(Pictures with short captions)
● ● ● ●

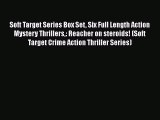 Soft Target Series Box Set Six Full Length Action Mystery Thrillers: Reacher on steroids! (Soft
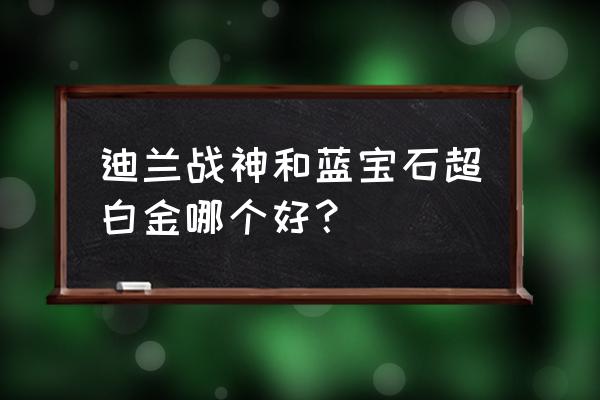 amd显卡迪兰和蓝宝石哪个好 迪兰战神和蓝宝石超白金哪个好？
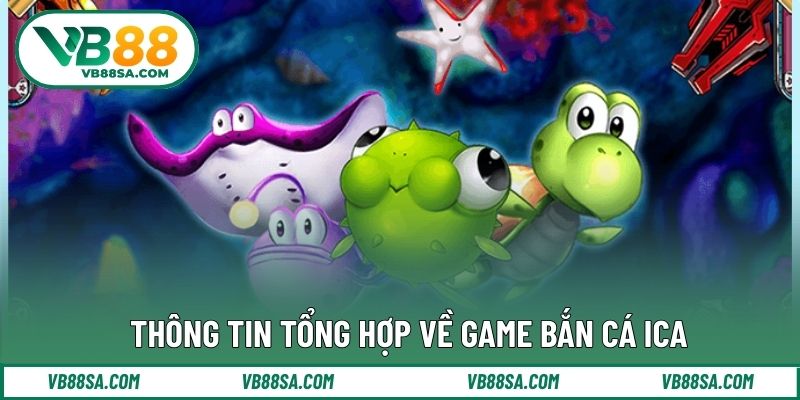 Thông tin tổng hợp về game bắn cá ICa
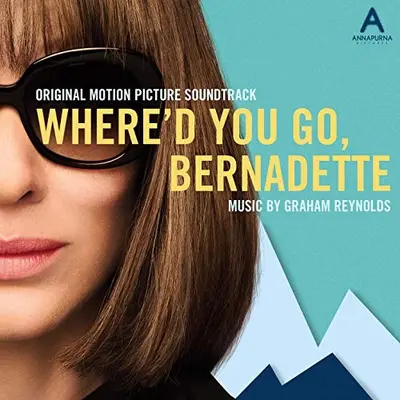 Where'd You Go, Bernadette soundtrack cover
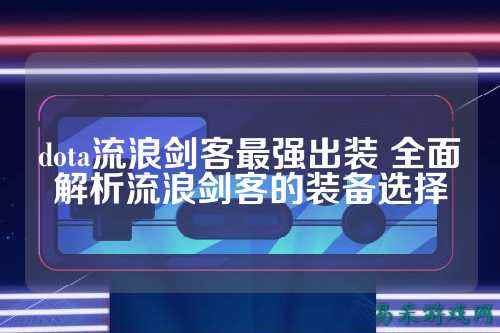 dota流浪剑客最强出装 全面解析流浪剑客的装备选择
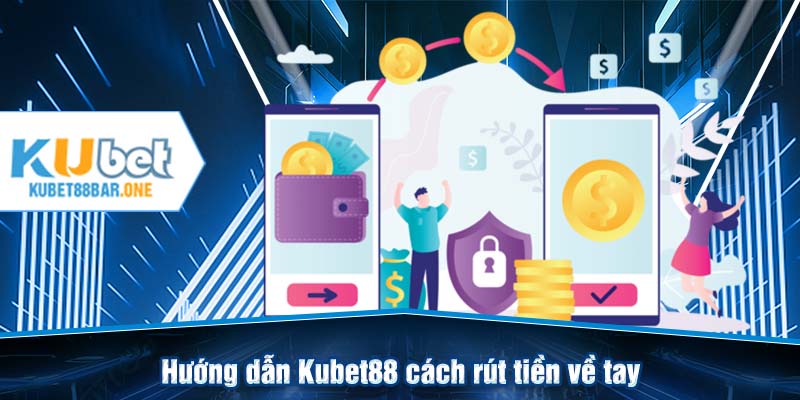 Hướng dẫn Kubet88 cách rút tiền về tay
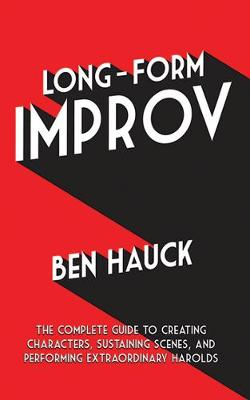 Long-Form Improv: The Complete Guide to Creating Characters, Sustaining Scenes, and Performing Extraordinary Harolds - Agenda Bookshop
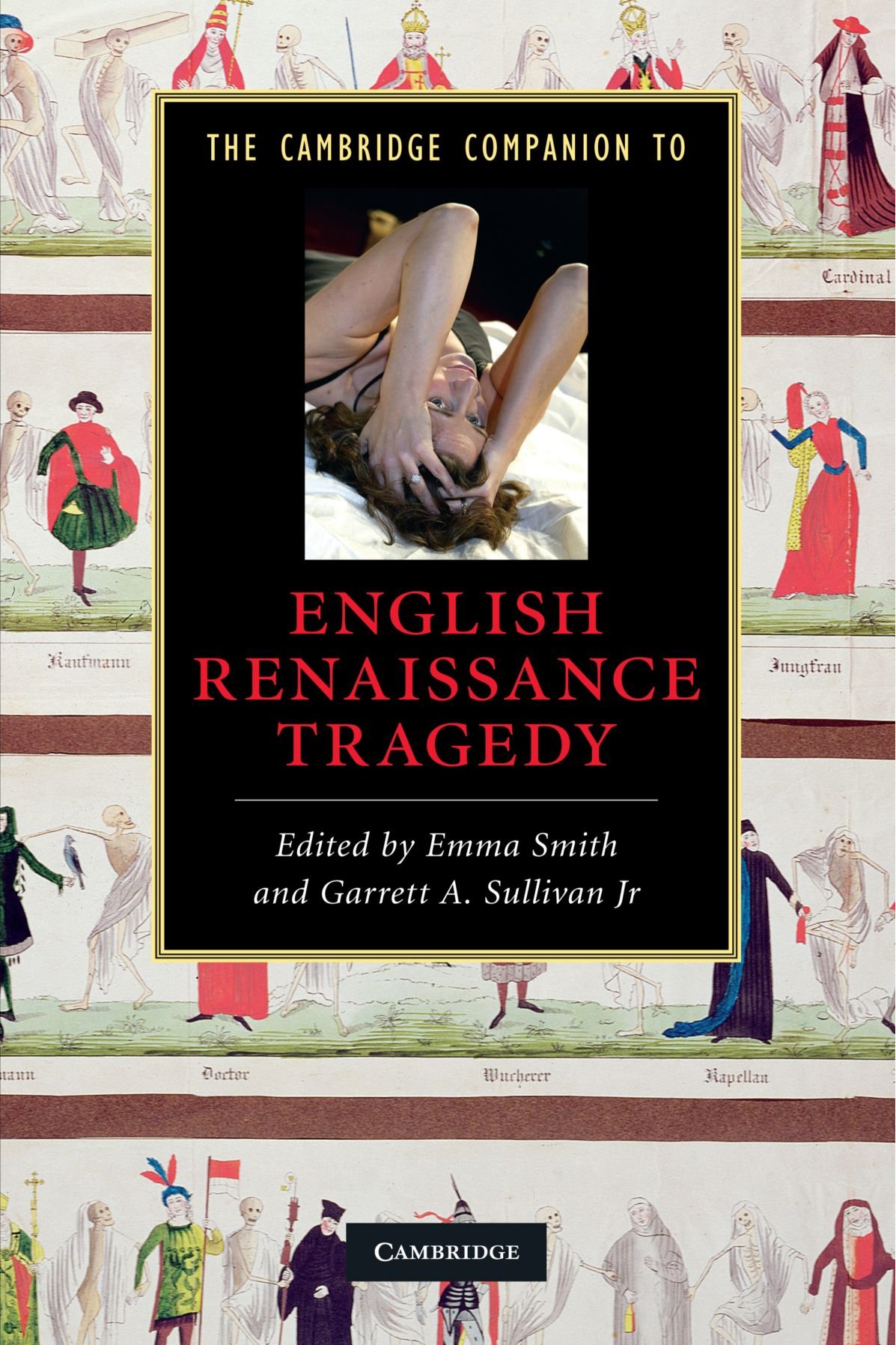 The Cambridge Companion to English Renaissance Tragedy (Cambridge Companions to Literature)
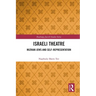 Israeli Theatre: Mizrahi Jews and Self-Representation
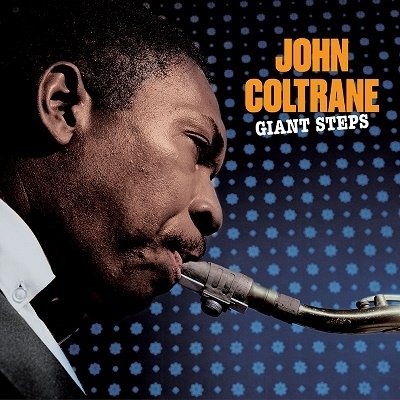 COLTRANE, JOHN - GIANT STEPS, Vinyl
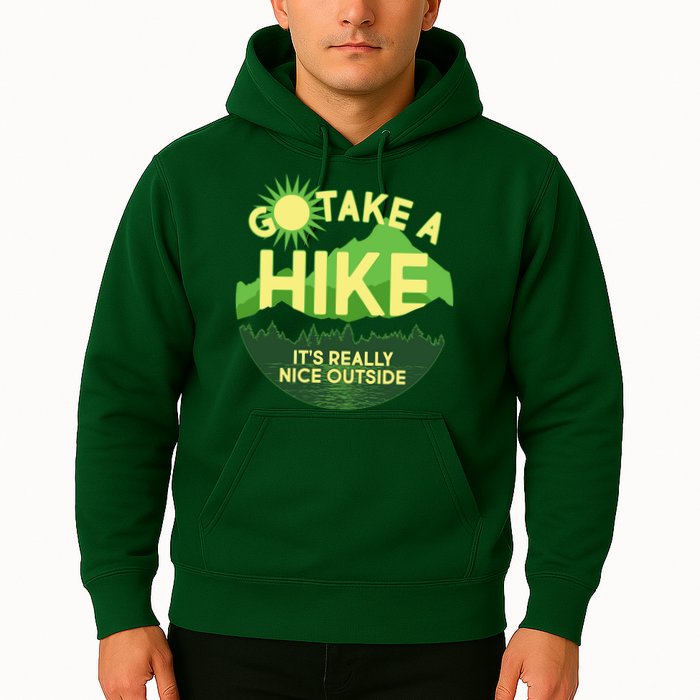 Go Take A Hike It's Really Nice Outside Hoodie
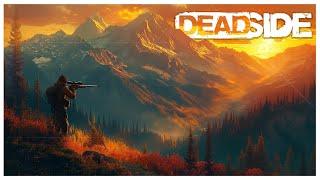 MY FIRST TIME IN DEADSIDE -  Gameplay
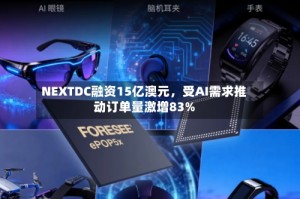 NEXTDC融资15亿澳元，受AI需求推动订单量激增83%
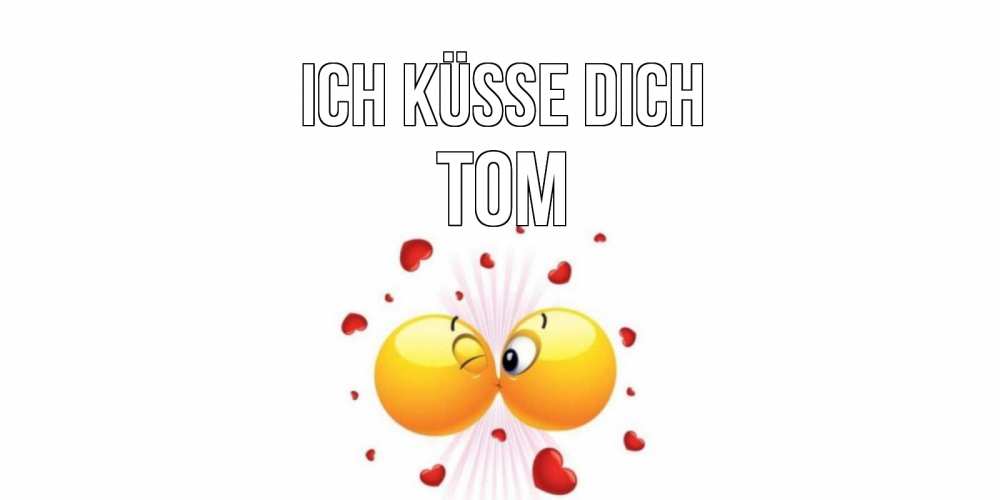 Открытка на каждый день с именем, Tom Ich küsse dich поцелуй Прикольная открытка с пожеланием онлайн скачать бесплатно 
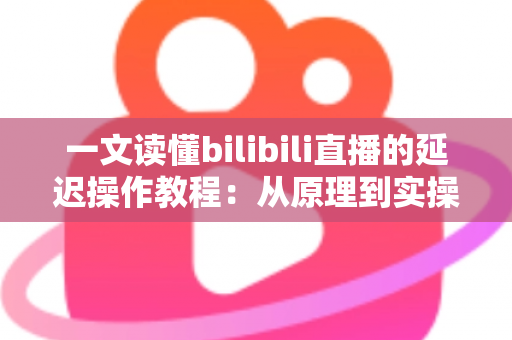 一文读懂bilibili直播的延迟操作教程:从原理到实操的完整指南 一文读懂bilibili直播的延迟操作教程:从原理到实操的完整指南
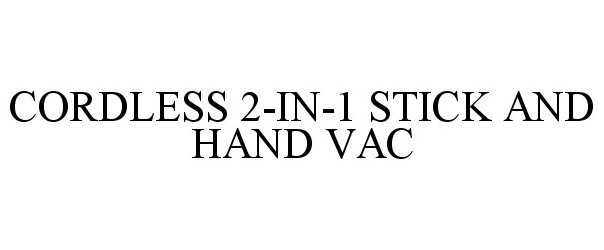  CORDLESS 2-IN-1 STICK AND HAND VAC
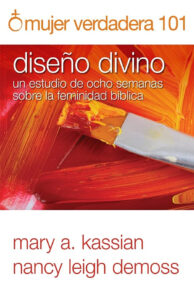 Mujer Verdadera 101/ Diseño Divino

● ● ● ●

The records shown above are to be repeated exactly, with the pictures left out.

 Soft Target Series Box Set Six Full Length Action Mystery Thrillers: Reacher on steroids! (Soft
 amd显卡迪兰和蓝宝石哪个好 迪兰战神和蓝宝石超白金哪个好？
 Thông tin tổng hợp về game bắn cá ICa
 Where'd You Go, Bernadette soundtrack cover
 dota流浪剑客最强出装 全面解析流浪剑客的装备选择
 Hướng dẫn Kubet88 cách rút tiền về tay
 Long-Form Improv: The Complete Guide to Creating Characters, Sustaining Scenes, and Performing Extraordinary Harolds - Agenda Bookshop
 The Cambridge Companion to English Renaissance Tragedy (Cambridge Companions to Literature)
 Israeli Theatre: Mizrahi Jews and Self-Representation
 COLTRANE, JOHN - GIANT STEPS, Vinyl
 Go Take A Hike It's Really Nice Outside Hoodie
 MY FIRST TIME IN DEADSIDE -  Gameplay
 NEXTDC融资15亿澳元，受AI需求推动订单量激增83%
 Открытка на каждый день с именем, Tom Ich küsse dich поцелуй Прикольная открытка с пожеланием онлайн скачать бесплатно 
 一文读懂bilibili直播的延迟操作教程:从原理到实操的完整指南 一文读懂bilibili直播的延迟操作教程:从原理到实操的完整指南
  CORDLESS 2-IN-1 STICK AND HAND VAC
 Mujer Verdadera 101/ Diseño Divino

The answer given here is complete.